It's that time of year when the positives seem to trump the negatives in all 32 NFL camps. No draft pick is a bust, free-agent acquisitions are supposed to provide immediate upgrades and young players are supposed to continue to get better.
But no one is naive enough to believe that the best-case scenario will play out, even if it seems to feel as though all of the pieces are in place. Injuries and arrests happen, and players fail to live up to expectations.
Ratliff has been one of the pillars of this Dallas defense for half a decade. He signed a five-year, $40 million contract extension less than a year ago, but there were times in 2011 when I wondered if that was a bad investment on behalf of the Jones family.
Ratliff sometimes struggled with the constant double-teams he faced last season. Yes, he was nagged by a rib injury, but a lack of support in the pass rush and the fact that he's a year older typically would indicate that nagging injuries will only become more commonplace in future seasons.

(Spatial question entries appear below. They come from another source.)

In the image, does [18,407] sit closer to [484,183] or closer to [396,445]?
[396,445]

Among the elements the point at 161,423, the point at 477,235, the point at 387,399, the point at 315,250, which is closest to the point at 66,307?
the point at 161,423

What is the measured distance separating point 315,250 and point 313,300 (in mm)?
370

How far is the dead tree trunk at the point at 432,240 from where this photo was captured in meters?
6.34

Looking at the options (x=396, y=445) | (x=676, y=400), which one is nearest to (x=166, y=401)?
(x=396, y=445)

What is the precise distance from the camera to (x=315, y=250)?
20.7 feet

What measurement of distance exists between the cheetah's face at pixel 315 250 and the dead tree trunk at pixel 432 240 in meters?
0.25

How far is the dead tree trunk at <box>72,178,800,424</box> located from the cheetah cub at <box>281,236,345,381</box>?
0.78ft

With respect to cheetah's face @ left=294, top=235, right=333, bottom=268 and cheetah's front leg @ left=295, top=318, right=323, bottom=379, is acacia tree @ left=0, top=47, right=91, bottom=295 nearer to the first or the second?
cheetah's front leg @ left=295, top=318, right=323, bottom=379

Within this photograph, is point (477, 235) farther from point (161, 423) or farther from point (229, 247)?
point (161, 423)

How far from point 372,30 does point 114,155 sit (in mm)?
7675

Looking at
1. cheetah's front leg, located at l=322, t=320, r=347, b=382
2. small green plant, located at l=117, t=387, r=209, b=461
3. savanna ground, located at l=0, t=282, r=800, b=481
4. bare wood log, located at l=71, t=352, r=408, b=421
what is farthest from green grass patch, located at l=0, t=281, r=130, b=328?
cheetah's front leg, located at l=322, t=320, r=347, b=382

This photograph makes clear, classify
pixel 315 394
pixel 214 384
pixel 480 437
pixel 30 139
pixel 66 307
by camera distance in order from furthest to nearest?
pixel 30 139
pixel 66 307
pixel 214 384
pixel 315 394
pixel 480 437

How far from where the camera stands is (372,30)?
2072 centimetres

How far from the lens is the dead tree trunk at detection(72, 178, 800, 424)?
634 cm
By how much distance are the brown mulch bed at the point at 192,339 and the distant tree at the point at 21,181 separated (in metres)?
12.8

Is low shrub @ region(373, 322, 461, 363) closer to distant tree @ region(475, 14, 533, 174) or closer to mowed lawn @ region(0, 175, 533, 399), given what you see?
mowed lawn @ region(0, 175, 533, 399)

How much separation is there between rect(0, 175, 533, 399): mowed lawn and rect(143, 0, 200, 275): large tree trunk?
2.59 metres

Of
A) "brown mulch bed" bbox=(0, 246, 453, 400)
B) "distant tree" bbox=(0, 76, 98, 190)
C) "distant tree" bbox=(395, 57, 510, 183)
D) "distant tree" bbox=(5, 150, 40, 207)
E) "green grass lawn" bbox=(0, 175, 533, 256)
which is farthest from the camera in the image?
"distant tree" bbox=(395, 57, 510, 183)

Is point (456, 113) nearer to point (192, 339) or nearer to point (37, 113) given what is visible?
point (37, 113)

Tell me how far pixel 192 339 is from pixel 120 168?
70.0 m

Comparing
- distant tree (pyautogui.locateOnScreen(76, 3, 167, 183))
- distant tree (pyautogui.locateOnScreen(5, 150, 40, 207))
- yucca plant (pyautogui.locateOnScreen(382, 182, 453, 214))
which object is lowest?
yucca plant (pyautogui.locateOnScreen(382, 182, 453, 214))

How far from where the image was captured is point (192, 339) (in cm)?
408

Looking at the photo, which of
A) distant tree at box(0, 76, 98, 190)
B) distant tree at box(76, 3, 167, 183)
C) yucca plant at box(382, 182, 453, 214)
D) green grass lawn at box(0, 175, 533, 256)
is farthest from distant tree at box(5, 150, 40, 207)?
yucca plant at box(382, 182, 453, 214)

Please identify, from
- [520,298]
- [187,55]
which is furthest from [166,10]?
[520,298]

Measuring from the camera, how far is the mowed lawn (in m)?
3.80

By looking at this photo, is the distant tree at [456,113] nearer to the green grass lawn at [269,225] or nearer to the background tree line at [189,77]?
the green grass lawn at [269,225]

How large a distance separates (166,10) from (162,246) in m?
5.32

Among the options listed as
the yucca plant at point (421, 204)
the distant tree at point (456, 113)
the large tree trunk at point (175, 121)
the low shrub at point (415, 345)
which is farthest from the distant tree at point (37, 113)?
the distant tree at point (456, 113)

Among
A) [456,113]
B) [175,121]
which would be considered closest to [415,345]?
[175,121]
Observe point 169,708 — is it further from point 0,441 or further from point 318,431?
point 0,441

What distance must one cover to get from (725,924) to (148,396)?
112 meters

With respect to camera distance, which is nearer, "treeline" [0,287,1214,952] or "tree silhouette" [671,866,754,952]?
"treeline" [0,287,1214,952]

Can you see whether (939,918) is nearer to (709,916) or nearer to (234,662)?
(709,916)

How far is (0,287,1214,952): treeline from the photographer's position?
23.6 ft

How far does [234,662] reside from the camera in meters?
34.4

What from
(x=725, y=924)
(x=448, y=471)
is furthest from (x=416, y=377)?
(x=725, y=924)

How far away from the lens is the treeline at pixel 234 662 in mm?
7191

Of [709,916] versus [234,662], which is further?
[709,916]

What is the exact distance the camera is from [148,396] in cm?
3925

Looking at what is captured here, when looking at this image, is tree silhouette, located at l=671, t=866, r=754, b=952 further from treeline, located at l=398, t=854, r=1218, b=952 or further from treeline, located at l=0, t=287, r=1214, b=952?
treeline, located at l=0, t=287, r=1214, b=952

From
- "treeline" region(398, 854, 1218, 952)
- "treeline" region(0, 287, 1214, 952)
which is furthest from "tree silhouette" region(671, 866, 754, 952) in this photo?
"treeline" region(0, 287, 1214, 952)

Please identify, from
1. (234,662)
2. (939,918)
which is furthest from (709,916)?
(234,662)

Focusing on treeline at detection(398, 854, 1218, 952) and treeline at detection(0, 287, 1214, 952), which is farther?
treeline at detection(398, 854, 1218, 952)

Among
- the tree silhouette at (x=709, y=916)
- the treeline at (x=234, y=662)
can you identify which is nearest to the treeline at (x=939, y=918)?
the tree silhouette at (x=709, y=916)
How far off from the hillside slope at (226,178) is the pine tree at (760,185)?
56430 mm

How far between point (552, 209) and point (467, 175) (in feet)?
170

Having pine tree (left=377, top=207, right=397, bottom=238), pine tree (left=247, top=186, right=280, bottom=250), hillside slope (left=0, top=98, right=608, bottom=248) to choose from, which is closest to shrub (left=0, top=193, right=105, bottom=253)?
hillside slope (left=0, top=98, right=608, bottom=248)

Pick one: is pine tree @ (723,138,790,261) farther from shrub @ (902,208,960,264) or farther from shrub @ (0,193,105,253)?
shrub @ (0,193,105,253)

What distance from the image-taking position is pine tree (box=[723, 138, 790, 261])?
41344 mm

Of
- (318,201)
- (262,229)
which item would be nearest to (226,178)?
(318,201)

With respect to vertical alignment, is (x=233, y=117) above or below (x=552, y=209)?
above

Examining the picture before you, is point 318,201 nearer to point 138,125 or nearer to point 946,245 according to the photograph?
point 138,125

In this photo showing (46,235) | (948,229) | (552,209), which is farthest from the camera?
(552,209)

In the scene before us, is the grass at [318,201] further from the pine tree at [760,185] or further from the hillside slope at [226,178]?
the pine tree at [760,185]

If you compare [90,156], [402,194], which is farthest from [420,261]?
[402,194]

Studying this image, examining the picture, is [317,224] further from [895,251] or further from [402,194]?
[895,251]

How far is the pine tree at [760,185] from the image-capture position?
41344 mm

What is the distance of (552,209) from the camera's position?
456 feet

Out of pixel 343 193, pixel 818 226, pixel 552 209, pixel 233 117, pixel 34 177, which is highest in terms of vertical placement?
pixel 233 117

Despite the injury and the perception that he might have been losing a step, Pro Football Focus rated Ratliff as the seventh-best 3-4 nose tackle in the league last year. He still had a few dominant efforts in 2011, which is probably why the Cowboys are keeping him inside this season, but I'd be shocked if they didn't give 24-year-old D-linemen Sean Lissemore and Josh Brent more opportunities on early downs.
Here's what defensive line coach Brian Baker had to say about Lissemore following the season (via DallasCowboys.com):
"...He was our most productive player, per play, last year on defense. When I look back, he's probably a guy I should've played a little more."
Should the Cowboys move Jay Ratliff to defensive end?
The versatile, super-athletic Lissemore can play both tackle and end, while Brent—who himself was limited by a knee injury last year—has the size advantage over both of those players.
With Lissemore and Brent healthy, it would make more sense to me if the 'Boys moved Ratliff to the end more often in an effort to preserve him and maximize his ability as a pass-rusher.
This is a team that needs more complementary pass-rushing support for DeMarcus Ware, so moving Ratliff closer to the edge while clogging up the middle with Lissemore and Brent might give them an opportunity to keep him fresh, as well as giving the rush a boost.
Besides, they had the seventh-best run defense in the league last year, so they might be able to afford less of Ratliff up the middle on first or second down.
As a zero- or one-technique, Ratliff faces bigger challenges and has larger responsibilities. And while that's a good thing, it's also riskier. This front seven probably can't afford to lose a guy like him for an extended period of time.